A aprovação, pela Câmara dos Deputados, do projeto que amplia de 513 para 531 o número de parlamentares na Casa, ocorrida nesta terça-feira (6), não é um simples ajuste numérico — é uma lição eloquente sobre como o poder político, quando pressionado por obrigações constitucionais e interesses regionais, pode encontrar formas engenhosas de manter-se íntegro, ainda que às custas do erário.
A justificativa formal é robusta. A Constituição de 1988 determina que a representação na Câmara deve ser proporcional à população dos estados. O problema é que essa proporcionalidade, cristalizada desde as eleições de 1994 com base na população de 1985, nunca foi revisada, apesar de sucessivos censos apontarem importantes mudanças demográficas. O Supremo Tribunal Federal, atento a essa omissão, determinou em 2023 que o Congresso atualizasse a composição das bancadas. O prazo finda em 30 de junho, sob pena de o Tribunal Superior Eleitoral assumir a tarefa — possibilidade que o Parlamento não desejava ver concretizada.

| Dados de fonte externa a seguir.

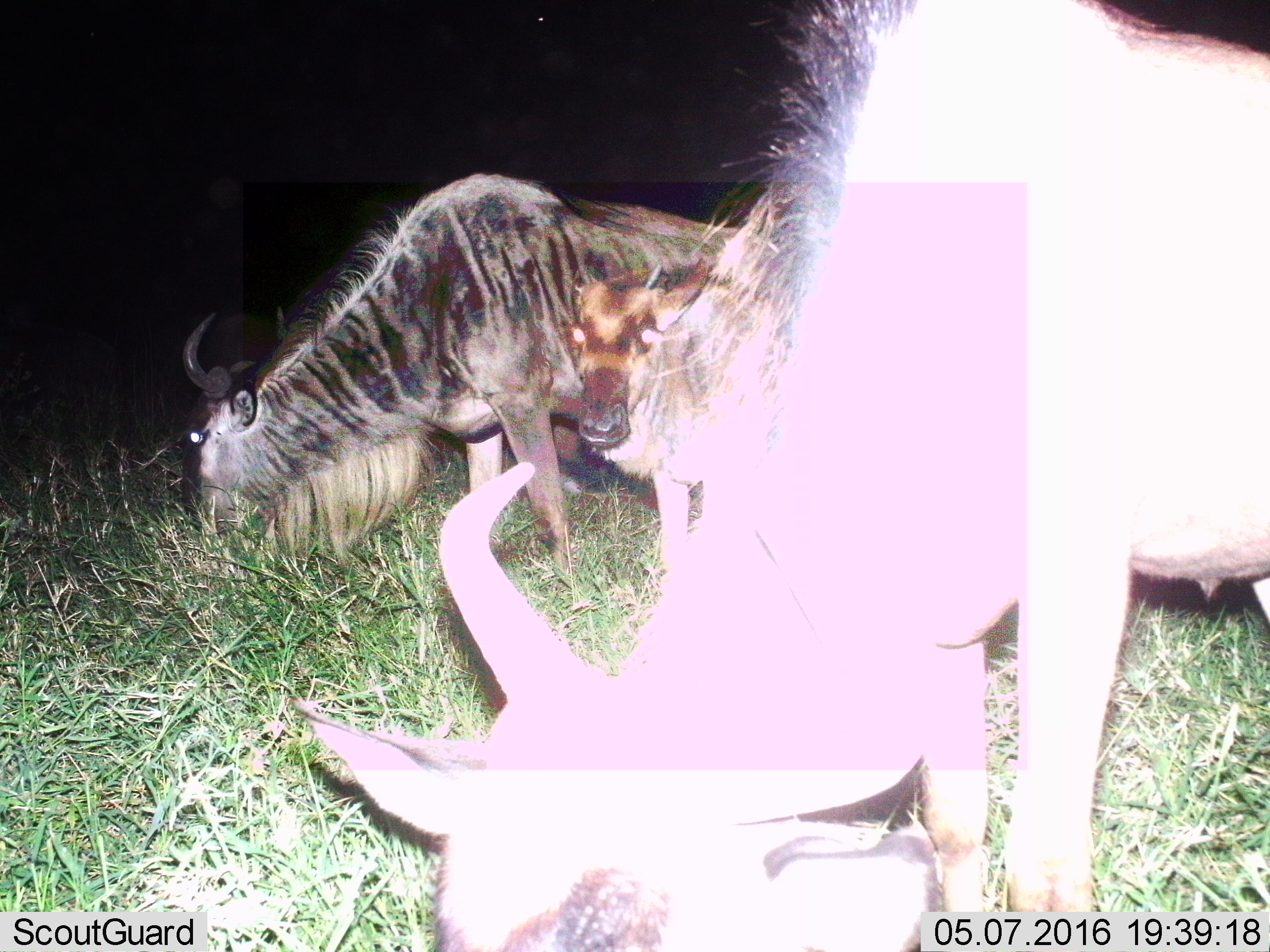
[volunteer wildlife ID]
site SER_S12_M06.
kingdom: Animalia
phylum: Chordata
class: Mammalia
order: Artiodactyla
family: Bovidae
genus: Connochaetes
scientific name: Connochaetes taurinus taurinus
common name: blue wildebeest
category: wildebeestblue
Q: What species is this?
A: Wildebeestblue (blue wildebeest) (Connochaetes taurinus taurinus).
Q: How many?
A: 3.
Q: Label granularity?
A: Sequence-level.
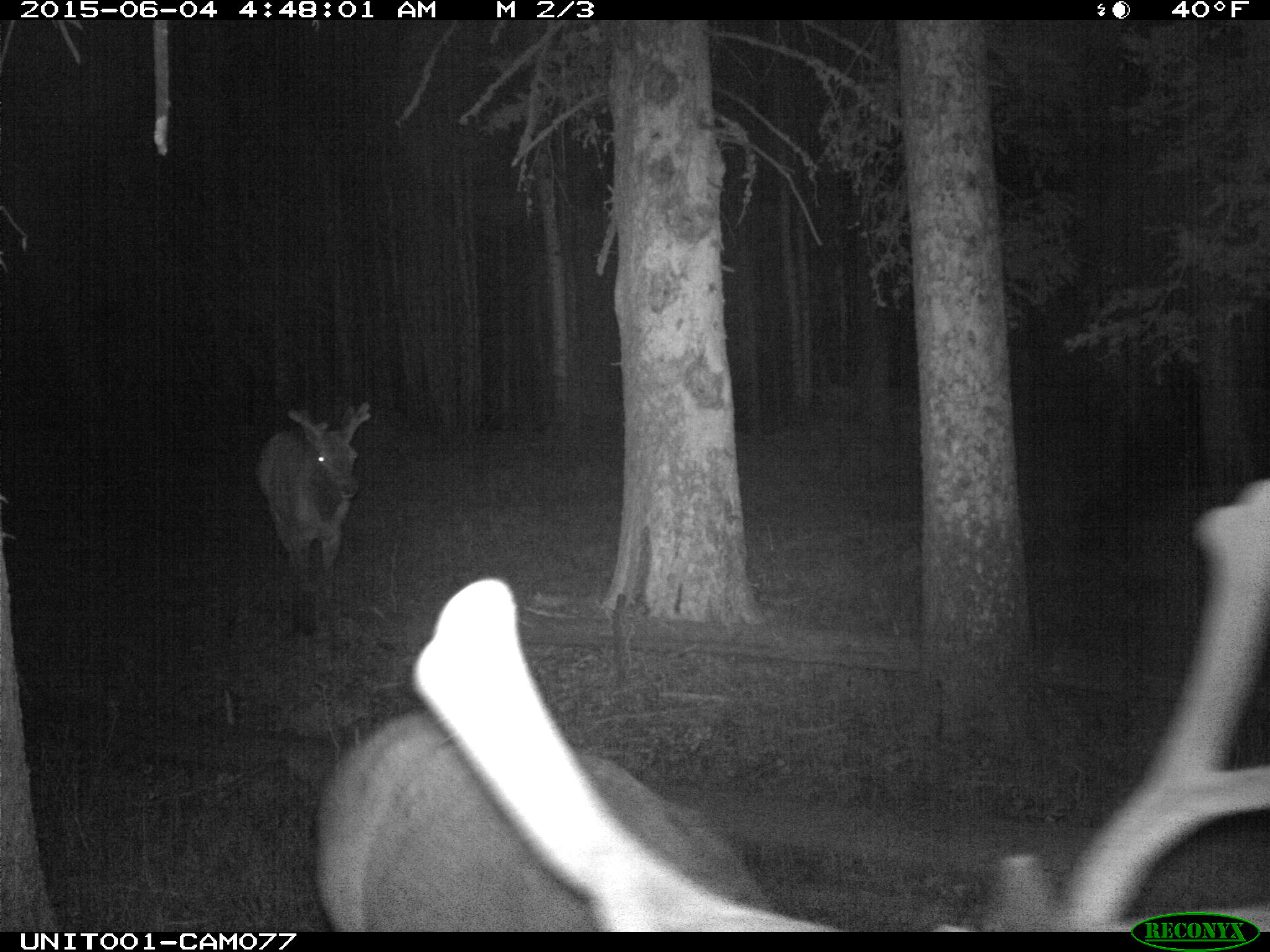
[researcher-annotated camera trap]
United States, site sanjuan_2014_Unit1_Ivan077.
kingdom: Animalia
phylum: Chordata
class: Mammalia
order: Artiodactyla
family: Cervidae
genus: Cervus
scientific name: Cervus elaphus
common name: red deer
Cervus elaphus (red deer).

O projeto aprovado foi fruto de um acordo articulado pelo presidente da Casa, Hugo Motta (Republicanos-PB), e relatado por Damião Feliciano (União-PB). A grande manobra do texto reside em garantir que nenhum estado perca cadeiras — um expediente politicamente prudente, ainda que orçamentariamente oneroso — e, ao mesmo tempo, beneficiar estados que tiveram crescimento populacional expressivo. Ao todo, nove estados ganharão entre uma e quatro vagas, sendo os maiores beneficiados Pará e Santa Catarina.
O impacto fiscal, estimado em R$ 64,6 milhões por ano, foi tratado com desdém por seus proponentes. O relator garantiu que o orçamento da Câmara já comporta a despesa. Todavia, esse argumento escamoteia a verdadeira questão: o aumento de cadeiras — e, por conseguinte, do número de deputados estaduais, efeito cascata previsto na Constituição — representa um crescimento da máquina pública que recairá, inevitavelmente, sobre o contribuinte.
É forçoso reconhecer, contudo, que a solução encontrada evita o trauma político de retirar representação de estados nordestinos e do Rio de Janeiro, que figuravam entre os que perderiam cadeiras segundo o modelo defendido pelo STF. Retirar cadeiras é retirar poder, verbas e influência — uma tarefa que poucos congressistas estariam dispostos a abraçar em ano pré-eleitoral.
Além disso, o projeto estabelece critérios de atualização mais rigorosos para o futuro, restringindo o uso de dados que não sejam auditados e validados, numa tentativa de blindar a distribuição de bancadas contra disputas e manipulações demográficas. Um avanço técnico importante, ainda que insuficiente para dissipar todas as nuvens de contestação que fatalmente surgirão a cada Censo.
Em perspectiva histórica, este episódio remete a um embate que se arrasta há três décadas. Tentativas anteriores do TSE de atualizar a representação — notadamente em 2013 — foram barradas pelo próprio Congresso, e posteriormente anuladas pelo STF. A atual proposta, ainda pendente de aprovação no Senado, parece buscar um equilíbrio pragmático entre a letra fria da proporcionalidade e a realidade quente da correlação de forças políticas regionais.
Se, ao final, o Senado ratificar a ampliação de cadeiras, o Brasil terá não apenas mais deputados, mas também mais uma demonstração de como o Legislativo sabe proteger seus próprios interesses. O que se perde, nesse processo, é a oportunidade de discutir seriamente um tema que vai além da aritmética das cadeiras: o tamanho e a eficiência da representação política no Brasil.
O aumento da Câmara, sob o pretexto de corrigir distorções populacionais, também amplia as distorções orçamentárias e institucionais. E nesse jogo de soma variável, quem paga a conta — como sempre — é o eleitor.